Before I embarked on my B-school journey, I was working in the field of data engineering & visualization. I loved exploring tech products, both as part of my professional research as well as my personal curiosity. Hence, it was no surprise that I was one of the first ones in my near circles who started playing around with ChatGPT (back in late 2022). I still remember my initial conversations where I asked it to be an ancient Hindu philosopher and then carried out a whole conversation on not-so-light-hearted topics. I was awestruck at the comprehensiveness of the knowledge that it could cover, and the novelty sure took some time in wearing off.
With subsequent version updates and the GenAI boom of 2023, my interactions with such tools kept increasing. They served primarily two helpful purposes. Firstly, they functioned as amazing workflow accelerators. Academic studies suggest the productivity impact is real. At work, I would often use LLMs to help out with general syntax and boilerplate code. This included me coding first drafts, and the LLM letting me iterate faster on the right questions instead of labouring on the first drafts. As the coding capabilities of LLMs have gotten increasingly sophisticated (I have tried ChatGPT, Claude Code & Cursor AI at this point), they have come in handy for data-centric courses at my B – School as well. Secondly, these tools can serve as great creative sparring partners. For my management courses assignments, I would often drop in my idea and then brainstorm with ChatGPT on refinements. I remember an instance where my objective was to pitch a deep tech startup idea, and it took two half-baked ideas (from previous conversations) and suggested a linkup. GPT-4–style models show how multimodal inputs are expanding such flexible uses, letting text and images talk to each other in the same session. What surprises me often is how these tools (especially Claude, in my experience) expose new strategic levers & are often great companions for ideation.
But these explorations have not entirely been celebratory in nature. There are several downsides that I have faced while using these tools. First is the infamous hallucination hazard. Once, I was required to gather data and do some market sizing calculations. When I tried to search for the data using ChatGPT, it straight-up invented incorrect figures in order to satisfy my request, thereby showcasing the tendency to hallucinate if the task is not straightforward. Second is the inability to perform overly complex analytical/mathematical tasks currently. When it comes to code, while it does a great job in syntactical changes and editing reusable code blocks, it struggles in solving complex architectural problems or working with advanced models.

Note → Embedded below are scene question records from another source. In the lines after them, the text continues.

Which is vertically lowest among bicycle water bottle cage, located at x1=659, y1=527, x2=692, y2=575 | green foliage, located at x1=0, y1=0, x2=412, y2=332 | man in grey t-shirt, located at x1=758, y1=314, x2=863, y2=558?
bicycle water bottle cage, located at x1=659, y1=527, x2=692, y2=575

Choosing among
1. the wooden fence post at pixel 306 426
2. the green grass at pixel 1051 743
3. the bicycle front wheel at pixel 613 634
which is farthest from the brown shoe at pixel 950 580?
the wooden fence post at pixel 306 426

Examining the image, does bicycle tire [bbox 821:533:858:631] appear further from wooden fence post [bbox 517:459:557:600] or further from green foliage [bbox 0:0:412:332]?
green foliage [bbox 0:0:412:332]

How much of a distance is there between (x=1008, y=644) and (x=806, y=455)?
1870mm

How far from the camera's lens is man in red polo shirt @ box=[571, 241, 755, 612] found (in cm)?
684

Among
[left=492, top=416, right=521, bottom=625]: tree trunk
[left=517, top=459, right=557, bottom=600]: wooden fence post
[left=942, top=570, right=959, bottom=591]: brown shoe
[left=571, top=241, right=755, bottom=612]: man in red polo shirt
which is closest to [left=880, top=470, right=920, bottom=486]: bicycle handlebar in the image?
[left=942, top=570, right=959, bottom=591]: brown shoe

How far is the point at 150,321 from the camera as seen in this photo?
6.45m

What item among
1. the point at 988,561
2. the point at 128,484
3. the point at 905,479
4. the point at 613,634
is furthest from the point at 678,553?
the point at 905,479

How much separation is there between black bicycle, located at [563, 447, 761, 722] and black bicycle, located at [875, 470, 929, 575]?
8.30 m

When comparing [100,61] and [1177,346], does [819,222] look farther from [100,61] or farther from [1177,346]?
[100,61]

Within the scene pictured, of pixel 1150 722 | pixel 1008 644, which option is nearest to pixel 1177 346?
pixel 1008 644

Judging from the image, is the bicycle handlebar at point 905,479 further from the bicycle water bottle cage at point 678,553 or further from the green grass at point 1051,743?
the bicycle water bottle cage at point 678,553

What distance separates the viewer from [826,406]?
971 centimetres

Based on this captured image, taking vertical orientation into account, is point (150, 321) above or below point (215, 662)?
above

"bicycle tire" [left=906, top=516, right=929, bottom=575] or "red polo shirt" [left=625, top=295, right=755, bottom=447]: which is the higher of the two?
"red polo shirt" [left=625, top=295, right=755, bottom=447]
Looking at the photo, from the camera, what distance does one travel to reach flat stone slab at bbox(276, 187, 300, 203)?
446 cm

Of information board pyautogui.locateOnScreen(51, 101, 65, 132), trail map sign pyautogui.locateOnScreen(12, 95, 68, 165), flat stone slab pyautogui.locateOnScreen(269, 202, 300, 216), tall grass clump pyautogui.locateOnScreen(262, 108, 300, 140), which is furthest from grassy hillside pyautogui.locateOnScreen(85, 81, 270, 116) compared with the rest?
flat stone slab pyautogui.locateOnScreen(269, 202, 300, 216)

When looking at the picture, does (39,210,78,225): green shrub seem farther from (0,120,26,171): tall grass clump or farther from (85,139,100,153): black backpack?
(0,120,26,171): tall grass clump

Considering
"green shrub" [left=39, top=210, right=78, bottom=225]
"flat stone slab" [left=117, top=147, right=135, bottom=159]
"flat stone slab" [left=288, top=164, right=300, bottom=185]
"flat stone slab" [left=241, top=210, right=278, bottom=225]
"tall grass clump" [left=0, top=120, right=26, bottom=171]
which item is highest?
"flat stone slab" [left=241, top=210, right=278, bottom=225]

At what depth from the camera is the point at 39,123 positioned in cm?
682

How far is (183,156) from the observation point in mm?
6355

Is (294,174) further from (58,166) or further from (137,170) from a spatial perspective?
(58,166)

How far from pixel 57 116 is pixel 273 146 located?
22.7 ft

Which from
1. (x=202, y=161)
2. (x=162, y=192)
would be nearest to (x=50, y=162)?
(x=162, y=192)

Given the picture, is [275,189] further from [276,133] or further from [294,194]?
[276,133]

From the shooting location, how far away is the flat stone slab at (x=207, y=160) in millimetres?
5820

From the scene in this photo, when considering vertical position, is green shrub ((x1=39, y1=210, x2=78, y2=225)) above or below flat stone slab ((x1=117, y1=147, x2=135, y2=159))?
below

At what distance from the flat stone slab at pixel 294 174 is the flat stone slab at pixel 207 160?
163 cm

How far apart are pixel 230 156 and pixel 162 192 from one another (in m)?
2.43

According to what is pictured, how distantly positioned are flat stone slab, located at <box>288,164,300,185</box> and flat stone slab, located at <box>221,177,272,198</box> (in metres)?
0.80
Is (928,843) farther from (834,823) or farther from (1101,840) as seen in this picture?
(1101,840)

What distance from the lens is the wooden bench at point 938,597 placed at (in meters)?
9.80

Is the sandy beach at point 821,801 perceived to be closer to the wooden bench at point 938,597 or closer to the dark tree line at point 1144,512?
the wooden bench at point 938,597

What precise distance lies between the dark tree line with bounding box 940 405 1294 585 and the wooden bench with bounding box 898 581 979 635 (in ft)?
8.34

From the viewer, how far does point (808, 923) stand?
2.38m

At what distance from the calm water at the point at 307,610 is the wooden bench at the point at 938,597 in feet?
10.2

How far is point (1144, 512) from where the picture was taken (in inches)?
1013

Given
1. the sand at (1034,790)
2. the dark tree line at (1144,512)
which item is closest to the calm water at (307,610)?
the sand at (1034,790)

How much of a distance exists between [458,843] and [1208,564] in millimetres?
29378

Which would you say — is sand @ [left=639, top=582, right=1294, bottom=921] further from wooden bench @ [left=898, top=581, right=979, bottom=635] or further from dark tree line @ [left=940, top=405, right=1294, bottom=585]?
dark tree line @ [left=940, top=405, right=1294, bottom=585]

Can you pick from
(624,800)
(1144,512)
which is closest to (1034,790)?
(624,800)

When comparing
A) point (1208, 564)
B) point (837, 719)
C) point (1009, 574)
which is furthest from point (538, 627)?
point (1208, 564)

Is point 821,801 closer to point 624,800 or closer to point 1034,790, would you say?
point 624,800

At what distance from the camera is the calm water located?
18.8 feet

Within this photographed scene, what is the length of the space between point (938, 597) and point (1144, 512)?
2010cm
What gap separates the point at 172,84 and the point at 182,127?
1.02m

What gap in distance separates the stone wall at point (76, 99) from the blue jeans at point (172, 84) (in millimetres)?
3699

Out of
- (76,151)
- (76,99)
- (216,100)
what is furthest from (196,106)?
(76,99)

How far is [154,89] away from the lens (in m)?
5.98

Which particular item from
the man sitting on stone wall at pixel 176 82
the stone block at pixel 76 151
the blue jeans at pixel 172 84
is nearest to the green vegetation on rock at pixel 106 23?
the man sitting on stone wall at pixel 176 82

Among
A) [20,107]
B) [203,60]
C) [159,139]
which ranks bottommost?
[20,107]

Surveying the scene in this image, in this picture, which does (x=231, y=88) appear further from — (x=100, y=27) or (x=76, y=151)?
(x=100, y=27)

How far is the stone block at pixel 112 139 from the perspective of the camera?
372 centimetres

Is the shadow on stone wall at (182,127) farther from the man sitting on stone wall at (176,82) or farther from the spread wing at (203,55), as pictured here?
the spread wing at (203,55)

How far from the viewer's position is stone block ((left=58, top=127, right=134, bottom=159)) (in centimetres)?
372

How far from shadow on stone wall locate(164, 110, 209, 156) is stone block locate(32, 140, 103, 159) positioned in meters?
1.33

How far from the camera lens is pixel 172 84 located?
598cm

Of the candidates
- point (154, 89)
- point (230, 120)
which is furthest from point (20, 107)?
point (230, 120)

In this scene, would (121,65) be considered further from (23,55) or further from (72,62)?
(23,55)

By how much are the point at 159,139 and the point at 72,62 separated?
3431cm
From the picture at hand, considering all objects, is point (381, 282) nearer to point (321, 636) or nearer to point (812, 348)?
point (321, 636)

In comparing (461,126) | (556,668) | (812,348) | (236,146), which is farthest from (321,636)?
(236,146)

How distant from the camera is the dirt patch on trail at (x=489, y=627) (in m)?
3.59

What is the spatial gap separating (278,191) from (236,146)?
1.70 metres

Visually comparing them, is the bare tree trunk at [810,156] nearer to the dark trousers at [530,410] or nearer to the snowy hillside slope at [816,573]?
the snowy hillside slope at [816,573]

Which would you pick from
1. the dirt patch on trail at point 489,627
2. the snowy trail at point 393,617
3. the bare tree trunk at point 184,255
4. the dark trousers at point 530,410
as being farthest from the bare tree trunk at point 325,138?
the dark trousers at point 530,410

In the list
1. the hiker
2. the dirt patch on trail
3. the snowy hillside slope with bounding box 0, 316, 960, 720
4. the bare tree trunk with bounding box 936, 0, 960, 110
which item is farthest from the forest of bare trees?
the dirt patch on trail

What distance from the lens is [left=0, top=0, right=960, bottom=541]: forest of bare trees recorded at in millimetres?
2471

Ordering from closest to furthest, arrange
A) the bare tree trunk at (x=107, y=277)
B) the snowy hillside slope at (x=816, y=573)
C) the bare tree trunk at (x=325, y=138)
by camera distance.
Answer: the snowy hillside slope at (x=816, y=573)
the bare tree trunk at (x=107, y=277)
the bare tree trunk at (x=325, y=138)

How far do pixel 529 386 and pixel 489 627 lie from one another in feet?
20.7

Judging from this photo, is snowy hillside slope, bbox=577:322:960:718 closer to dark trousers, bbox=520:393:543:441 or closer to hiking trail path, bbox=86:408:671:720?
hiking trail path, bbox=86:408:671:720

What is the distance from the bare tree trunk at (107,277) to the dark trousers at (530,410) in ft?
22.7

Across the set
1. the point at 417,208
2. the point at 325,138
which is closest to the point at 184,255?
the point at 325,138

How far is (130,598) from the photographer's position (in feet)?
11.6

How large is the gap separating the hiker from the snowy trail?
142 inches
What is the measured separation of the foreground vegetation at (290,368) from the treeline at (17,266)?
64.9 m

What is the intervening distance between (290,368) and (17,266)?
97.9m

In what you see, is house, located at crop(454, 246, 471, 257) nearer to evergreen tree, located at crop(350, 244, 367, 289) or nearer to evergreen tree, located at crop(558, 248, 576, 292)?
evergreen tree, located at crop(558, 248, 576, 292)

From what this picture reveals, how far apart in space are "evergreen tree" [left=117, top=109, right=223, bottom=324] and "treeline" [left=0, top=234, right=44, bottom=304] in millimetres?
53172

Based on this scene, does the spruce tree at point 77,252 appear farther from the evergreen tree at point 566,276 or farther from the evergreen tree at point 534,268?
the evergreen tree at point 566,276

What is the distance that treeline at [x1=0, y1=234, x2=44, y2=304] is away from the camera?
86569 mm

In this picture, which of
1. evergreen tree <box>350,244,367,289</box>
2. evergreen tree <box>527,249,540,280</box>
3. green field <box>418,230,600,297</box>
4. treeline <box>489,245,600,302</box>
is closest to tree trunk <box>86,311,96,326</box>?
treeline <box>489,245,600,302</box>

As part of a sports analytics course, I was required to run random forest & XGBoost models on various datasets. While LLMs could help with generating the code template, they struggled to grasp the tuning of hyperparameters.
My professional and academic usage of these tools has often made me wish for certain improvements as well. Firstly, I’d like them to attach sources behind every piece of analysis they do by default and make those links more accessible (and not 3 clicks away or dependent on deep research modes). Secondly, I’d like these tools to have certain modes and variations within those modes. For example, they could have modes such as “Analytical”, “Creative”, “Fact-based”, etc., and the “Creative” mode could have variations such as “High in novelty”, “High in quirkiness”, etc.
The reader must understand that in no way I am trying to complain about the current status of these LLMs. I feel the pace with which GenAI has evolved is astonishing, to say the least. Through this blog post, I’m just aiming to highlight that these tools are messy collaborators — brilliant at exploration, fragile at facts & implementation. Hence, one must be cautious while trying to use them in high stake scenarios or treating them as oracles.
References:
Bick, A., Blandin, A., & Deming, D. (2025). The impact of generative AI on work productivity. Federal Reserve Bank of St. Louis. https://www.stlouisfed.org/on-the-economy/2025/feb/impact-generative-ai-work-productivity
OpenAI. (2023). GPT-4 technical report. OpenAI. https://cdn.openai.com/papers/gpt-4.pdf
Such an interesting story! I have found very similair things on the hallucinating topic. Outside of doing it you are not clear in your query, it also gives answers it thinks you want even if thats not true. For example, you are looking for something like a quote in a uploaded document which is not literally mentioned (a read between the lines kind of situation). Instead of saying this is not mentioned in the document it will make quotes up. I even got a confession from ChatGPT confessing that it gives socially expected answers (it overheard me warning my dad for it when my dad was talking to it).
I’m glad that you found my post relevant! The relatability of my observations and the fact that you got the confession from ChatGPT is indeed concerning.
The point you and Eva are correctly pointing out is definitely one of the largest downsides to AI in its current form. Not only does it have an immediate impact if an AI spits out incorrect data that it just made up, but it amplifies user concerns about the reliability of these services in general. It leads me to automatically second guess and doubt much of the AI’s results at all times. If it would be open about not knowing something then I could move on and save time in my research, but now I am always double checking the AI’s results, which often takes more time then simply googling scientific sources directly. To the coding aspect, I can fully agree, too. It seems the entire tech industry has realized recently that autonomous coding will not happen via AI and the more complex the codebase gets, the more of a time loss AI usage can become for software engineers.